The GP model has impressively learned the nonlinear relationship between input and output with correlation coefficient (R2) of 0.987 at the optimization stage. The above observations suggest that, if optimized input combinations are followed, then it is possible to achieve maximum removal percentage.

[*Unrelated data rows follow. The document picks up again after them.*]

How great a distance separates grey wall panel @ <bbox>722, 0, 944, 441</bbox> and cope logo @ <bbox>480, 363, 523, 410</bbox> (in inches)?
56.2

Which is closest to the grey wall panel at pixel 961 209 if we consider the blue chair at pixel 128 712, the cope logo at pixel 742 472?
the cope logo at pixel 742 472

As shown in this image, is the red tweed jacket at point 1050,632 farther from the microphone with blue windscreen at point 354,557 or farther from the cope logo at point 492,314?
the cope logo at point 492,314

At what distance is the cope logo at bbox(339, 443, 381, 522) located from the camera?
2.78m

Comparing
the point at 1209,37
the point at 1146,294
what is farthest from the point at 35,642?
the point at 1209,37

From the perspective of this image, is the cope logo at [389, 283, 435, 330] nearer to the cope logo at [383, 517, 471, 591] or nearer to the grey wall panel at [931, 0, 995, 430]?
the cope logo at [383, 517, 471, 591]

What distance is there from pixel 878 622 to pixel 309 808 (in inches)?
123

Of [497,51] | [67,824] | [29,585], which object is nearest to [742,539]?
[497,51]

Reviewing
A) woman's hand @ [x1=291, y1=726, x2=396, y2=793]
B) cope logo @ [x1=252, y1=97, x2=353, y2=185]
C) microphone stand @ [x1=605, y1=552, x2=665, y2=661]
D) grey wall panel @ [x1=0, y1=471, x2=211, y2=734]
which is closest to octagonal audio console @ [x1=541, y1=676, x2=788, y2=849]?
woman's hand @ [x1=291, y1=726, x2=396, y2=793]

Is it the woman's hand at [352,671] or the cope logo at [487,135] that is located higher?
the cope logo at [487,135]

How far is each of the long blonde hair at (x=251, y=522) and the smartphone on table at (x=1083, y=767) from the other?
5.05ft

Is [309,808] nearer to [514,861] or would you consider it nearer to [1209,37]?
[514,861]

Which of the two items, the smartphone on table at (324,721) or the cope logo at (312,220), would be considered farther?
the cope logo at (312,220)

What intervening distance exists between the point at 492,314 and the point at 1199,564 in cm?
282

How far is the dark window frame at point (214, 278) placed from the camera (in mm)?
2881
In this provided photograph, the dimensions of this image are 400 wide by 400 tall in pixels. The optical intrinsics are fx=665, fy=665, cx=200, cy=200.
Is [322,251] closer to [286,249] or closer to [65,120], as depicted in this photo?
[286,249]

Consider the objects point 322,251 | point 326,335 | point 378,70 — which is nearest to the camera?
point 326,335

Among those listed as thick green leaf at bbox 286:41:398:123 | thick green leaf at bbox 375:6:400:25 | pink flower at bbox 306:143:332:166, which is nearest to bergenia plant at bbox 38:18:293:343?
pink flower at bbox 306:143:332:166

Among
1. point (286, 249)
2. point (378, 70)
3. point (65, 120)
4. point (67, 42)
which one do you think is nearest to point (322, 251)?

4.2.5 Confirmatory Experiments

After finding out the best optimal settings from the modeling, ten numbers of actual experiments are performed with the same conditions in the laboratory to confirm the model adequacy and predictive relationship. The 95 % confidence interval of confirmation experiments (CICE) is calculated by using the equation reported by Ross (1988), Roy (1990) and Krishnaiah and Shahabudeen (2012). Confidence interval is estimated as 34.78. Therefore, the predicated confidence interval for the confirmatory experiments is in the range of:

$$ 34.78<\mu <99.7 $$

The actual average of ten removal experiments of confirmation test is found to be 96.52. As the overall average values of the confirmatory experimental test fall well within the 95 % CICE, the confidence interval obtained by using the equation reported by Ross (1988), Roy (1990) and Krishnaiah and Shahabudeen (2012) suggests the accuracy of genetic modeling in prediction of removal percentage.

5 Conclusions

The hybrid material cerium oxide tetraethylenepentamine (CTEPA) was successfully synthesized by co-precipitation method and was characterized using analytical techniques. This study presents an alternate approach using genetic programming and least square support vector machine tools to investigate removal percentage of As(III) ions from water using the hybrid material with a maximum removal percentage (97.2 %). The XRD study confirms the crystalline nature of the material having average crystallite size of 21 and 120 nm before and after adsorption, respectively. The porous nature of the material was confirmed from Fe-SEM studies and As(III) adsorption was confirmed from corresponding EDS. The thermodynamic study indicated that the adsorption process is exothermic, spontaneous and feasible in nature. The kinetic study indicated that the adsorption process is of second order. The Langmuir isotherm was found to best fit the experimental data resulting in high correlation coefficient of R2 > 0.98, with maximum adsorption capacity of 124.8 mg/g at 25 °C. The chemisorption nature of the adsorption process was confirmed by D-R isotherm studies. The FTIR studies suggested the mechanism of electrostatic attraction and complexation for As(III) ions onto the hybrid material. The least values of MSE, RMSE, MAPE, AARE, chi square, NB%, standard deviation and high correlation coefficient values (R2) (0.988 and 0.977) suggested that the genetic programming (GP) was best fitted to the experimental data and had higher predictive capability than LS-SVM. The variable concentration has the highest sensitivity among other variables, but it has the least contribution to the removal percentage. The study concludes that GP modeling can be used as effective prediction tool in As(III) removal from water. The results also indicate the superiority of genetic programming tools in capturing the nonlinear behaviour of the adsorption system. Based on the above findings, the study can be used as a guide for prediction of As(III) removal from water.